The Fasanos and another new peanut grower, Gordonvale cane farmer HJ Way, said a wet start to the growing season had been challenging, as had the learning curve. Mr Way’s planting was delayed until March because of the rain.
“I won’t be leaving it that late again – we had a lot of issues, learned a lot and I’m ready to try again next year at an earlier time and using a few different breeds,’’ Mr Way said.
“We’ve grown fallow crops, mainly cow peas, for the last 10 years for their soil health benefits. These days I can dig in the soil and find worms again. Fertiliser use has reduced to 120-130 units of nitrogen per hectare and the yield has stayed about the same. So to find a cover crop that can also be a cash crop…it’s worth the extra work to give it a go.”
Aloomba’s Paul Rossi is one of only a few Wet Tropics cane farmers to have produced peanut cash crops for many years, and he says the benefits to soil health and his income have made peanuts a fixture in farm management plans.
Mr Rossi swapped cow peas and beans for peanuts 16 years ago.
“It was part of a bigger change, with the move to wider 1.8m rows and controlled traffic three years later,” he said. “Peanuts have helped with damaging nematodes. Counts over the years have shown we’ve almost wiped them out. You can barely pick them up in the peanut fallow now.”
He uses 130 units of nitrogen per hectare on his ratoons but only 65 units on plant following a peanut crop. He’s seen no reduction in yield or sugar as a result.
“The nitrogen benefits, like other legumes, are reasonable in peanuts even though you harvest them,’’ Mr Rossi said.
“I’ve trialled zero and 65 units of nitrogen in six-row strips across a block after peanut fallow and the results came back no different so where I can I’ll replicate that now in blocks with a uniform peanut canopy.”
He says diligence and the right soils are crucial to success with peanut fallow crops.
“You need friable soils and you’ve got to be onto it for about 20 weeks from planting to harvest. There is regular spraying and I’m constantly putting on minute amounts of trace elements.
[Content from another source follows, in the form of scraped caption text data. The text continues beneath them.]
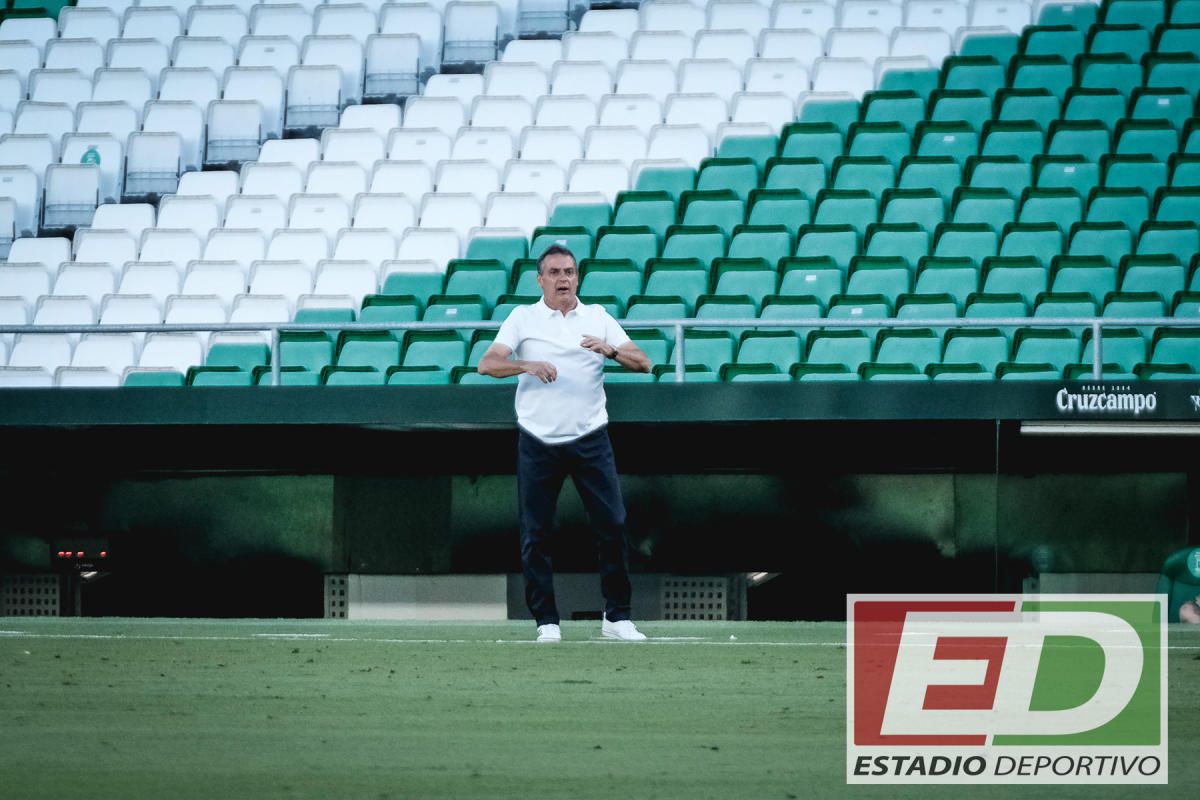 Las notas del Betis ante Osasuna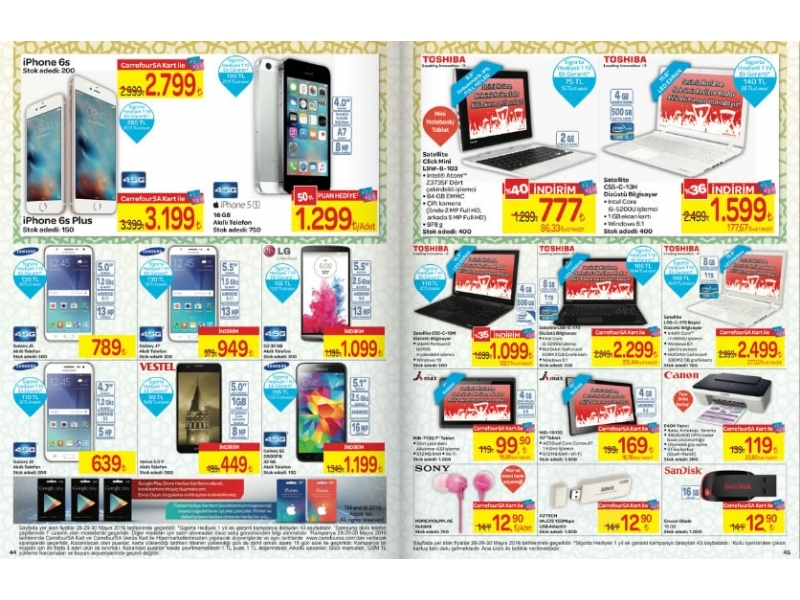 CarrefourSA 28 Mays - 10 Haziran - 23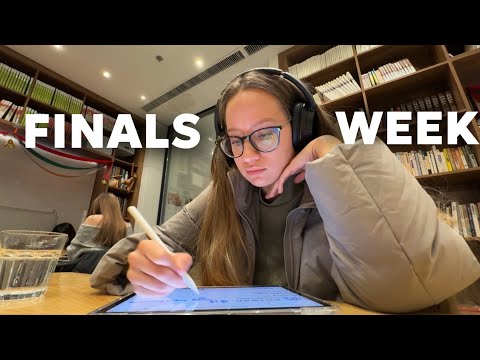 Видео: Экзамены в китайском университете, подготовка к сессии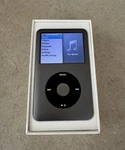Apple Ipod Classic 7TH Generation 160GB MC297J/A Black Newbattery EXCELLENT#802 Used. Price: $213.00.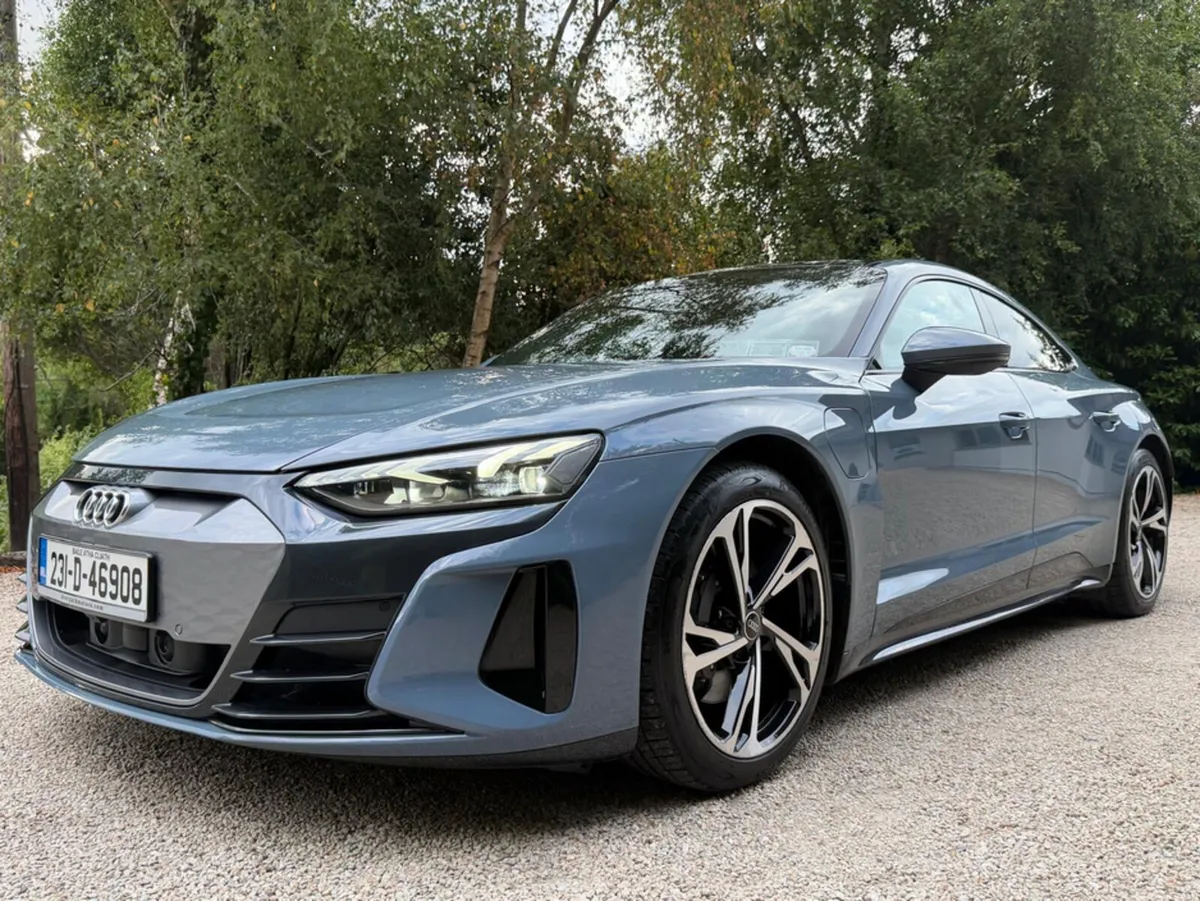Audi e-tron GT E QUATTRO 530PS - Image 5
“This year we had a lot of grubs and the rain led to poor germination and a less successful crop but it’s been a while since a year like that.”
Michael Waring, WTSIP’s Regional Extension Support Officer, said fallow cover crops benefit soil structure by improving organic matter and biological diversity in the soil.
“Better soil structure improves plant available water and allows soil to drain more freely, which reduces water logging,” he said.